Output all of the data exactly, keeping any images out of the copy.

- [Material provided]:
○ ○ ○ ○ ○

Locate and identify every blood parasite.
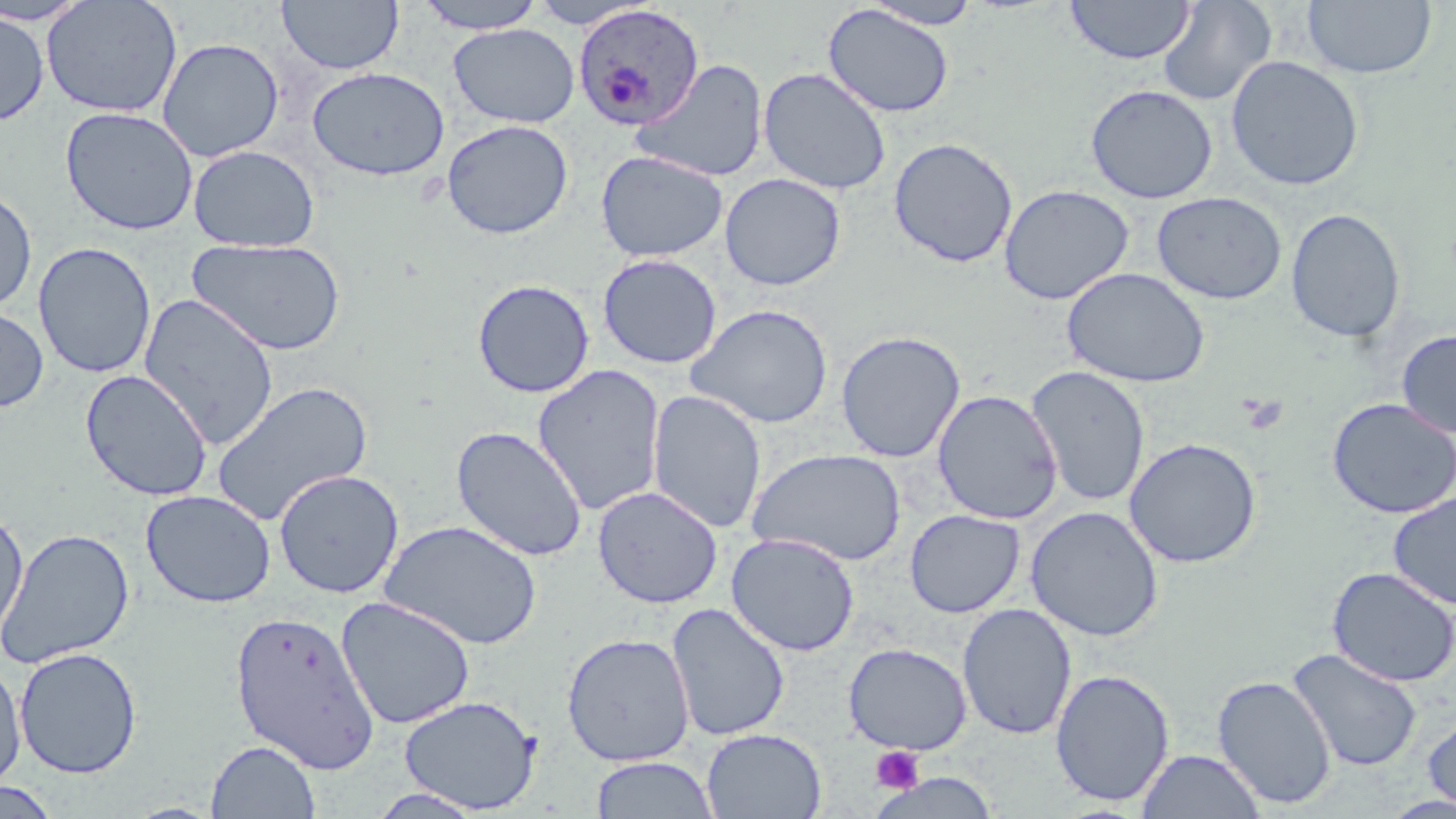
Approximate bounding boxes as [x1, y1, x2, y2] in pixels.
Plasmodium ovale-infected red blood cells: [572, 3, 704, 131].
No Plasmodium falciparum, Plasmodium malariae, Plasmodium vivax, Babesia divergens, or Trypanosoma brucei observed.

○ ○ ○ ○ ○

- [Written response]:
Locate and identify every blood parasite.
Approximate bounding boxes as [x1, y1, x2, y2] in pixels.
Plasmodium ovale-infected red blood cells: [572, 3, 704, 131].
No Plasmodium falciparum, Plasmodium malariae, Plasmodium vivax, Babesia divergens, or Trypanosoma brucei observed.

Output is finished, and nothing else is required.